We will post updates to our home page as information becomes
available.
22. Question:
May the three-year time commitment in H-1B status begin the
date the contract begins? May the three-year time commitment in
H-1B status begin running when my H-1B petition is approved
by the INS?
Answer:
You may begin counting the three-year time commitment only
when you commence employment in H-1B status. No other
time period counts.
23. Question:
Is it permissible to file an H-1B petition at the same time a
national interest employment-based second preference immigrant
visa petition is filed?
Answer:
Yes.
24. Question:
Is there any way for a J-1 physician to obtain a green card other
than through employment-based or family-based immigrant visa
petitions?
Answer:
Yes. It is possible to obtain permanent residence through political
asylum or through an immigrant investor visa as well. If political
asylum is granted, the two year foreign residence requirement is
waived.
25. Question:
If a J-1 or J-2 visa holder wins the immigrant visa (diversity)

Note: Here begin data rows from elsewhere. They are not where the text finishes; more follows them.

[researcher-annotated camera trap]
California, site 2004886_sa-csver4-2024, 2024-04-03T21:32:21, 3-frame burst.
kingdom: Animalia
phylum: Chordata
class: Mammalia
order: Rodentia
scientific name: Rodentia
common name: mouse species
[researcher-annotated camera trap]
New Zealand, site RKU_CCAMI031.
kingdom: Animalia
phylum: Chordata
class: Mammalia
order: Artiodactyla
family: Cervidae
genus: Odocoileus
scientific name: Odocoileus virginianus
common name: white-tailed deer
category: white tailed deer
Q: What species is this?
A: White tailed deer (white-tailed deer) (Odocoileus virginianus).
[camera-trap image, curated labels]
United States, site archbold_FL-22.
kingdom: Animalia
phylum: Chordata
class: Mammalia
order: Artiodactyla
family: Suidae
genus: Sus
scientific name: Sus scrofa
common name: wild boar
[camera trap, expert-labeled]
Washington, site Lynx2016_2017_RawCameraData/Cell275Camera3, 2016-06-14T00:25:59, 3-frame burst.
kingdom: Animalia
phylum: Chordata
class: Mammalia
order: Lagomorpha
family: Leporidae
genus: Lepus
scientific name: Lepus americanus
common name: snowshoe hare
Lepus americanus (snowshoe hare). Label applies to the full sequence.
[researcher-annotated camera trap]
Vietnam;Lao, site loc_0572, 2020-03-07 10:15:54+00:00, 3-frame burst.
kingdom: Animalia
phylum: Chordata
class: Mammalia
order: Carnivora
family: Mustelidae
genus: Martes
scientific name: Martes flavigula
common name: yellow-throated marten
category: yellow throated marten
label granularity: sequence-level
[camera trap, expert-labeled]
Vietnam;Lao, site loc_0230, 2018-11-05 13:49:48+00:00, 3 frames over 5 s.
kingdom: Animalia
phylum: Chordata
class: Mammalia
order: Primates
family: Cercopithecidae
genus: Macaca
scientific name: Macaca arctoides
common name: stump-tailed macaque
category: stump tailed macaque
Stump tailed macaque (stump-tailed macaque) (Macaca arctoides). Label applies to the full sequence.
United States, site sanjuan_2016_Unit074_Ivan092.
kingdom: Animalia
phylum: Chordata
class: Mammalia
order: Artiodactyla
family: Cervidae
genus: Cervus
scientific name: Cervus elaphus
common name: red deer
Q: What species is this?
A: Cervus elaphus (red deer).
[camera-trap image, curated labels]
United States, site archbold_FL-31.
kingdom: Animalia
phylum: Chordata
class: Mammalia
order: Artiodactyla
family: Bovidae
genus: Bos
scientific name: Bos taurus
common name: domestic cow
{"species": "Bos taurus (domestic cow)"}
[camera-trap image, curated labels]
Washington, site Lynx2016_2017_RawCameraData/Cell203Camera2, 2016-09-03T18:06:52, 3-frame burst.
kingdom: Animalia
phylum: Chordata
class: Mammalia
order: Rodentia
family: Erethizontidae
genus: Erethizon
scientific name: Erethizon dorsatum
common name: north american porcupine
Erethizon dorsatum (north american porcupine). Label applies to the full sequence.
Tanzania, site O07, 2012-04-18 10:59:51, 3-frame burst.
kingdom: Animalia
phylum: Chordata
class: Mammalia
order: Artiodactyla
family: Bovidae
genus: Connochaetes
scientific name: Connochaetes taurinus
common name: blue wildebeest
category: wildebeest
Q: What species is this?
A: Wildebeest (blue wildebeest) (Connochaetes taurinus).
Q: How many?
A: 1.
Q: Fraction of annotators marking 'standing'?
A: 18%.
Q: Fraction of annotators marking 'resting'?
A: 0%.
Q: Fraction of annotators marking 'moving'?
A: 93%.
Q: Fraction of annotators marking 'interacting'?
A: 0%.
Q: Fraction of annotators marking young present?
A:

lottery, must he or she still obtain a waiver of the two year home
residence requirement in order to obtain permanent residence on
the basis of winning the lottery?
Answer:
Yes, a waiver must still be obtained. Even with a waiver, the J-1
physician must complete three years of service in H-1B status if
the waiver is an IGA waiver. However, if a spouse who formerly
held J-2 status has obtained a waiver through the J-1 principal,
the J-2 with a waiver may apply for permanent residence even if
the former J-1 has not completed three years of service in H-1B
status. [Editors Note: Although neither INS nor USIA has
formally adopted a policy on this issue, representatives of each
agency have indicated that a former J-2 with a waiver derived
from the principal J-1 physician may apply for permanent
residence without waiting for the former J-1 to complete three
years of service in H-1B status].
26. Question:
May a J-1 visa holder obtain further extensions of J-1 status in
the United States if a relative, such as a spouse or parent, files an
immigrant visa petition?
Answer:
Yes. The filing and approval of an immigrant visa petition is not a
bar to extending J-1 status. However, the J-1 alien cannot file an
application for permanent residence until the two year foreign
residence requirement, if applicable, is satisfied.
27. Question:
Is it possible to obtain the approval of an O-1 petition while
awaiting an interested government agency waiver? If the O-1
petition is denied, is it possible to extend the IAP-66 for a
fellowship?
Answer:
It is possible to obtain the approval of an O-1 petition while
awaiting the approval of a waiver. While you cannot change
status in the United States from J-1 to O-1, you may obtain the
issuance of an O-1 visa at a U.S. consular post abroad without a
waiver and be admitted to the United States in O-1 status.
However, the two-year foreign residence requirement does not
disappear by obtaining O-1 status; it continues to exist. O-1
petitions may be approved for three years; and may be renewed
indefinitely.
Eligibility for J-1 status is not affected by the filing or
approval of an O-1 petition. If otherwise eligible, the
sponsorship may continue without interruption.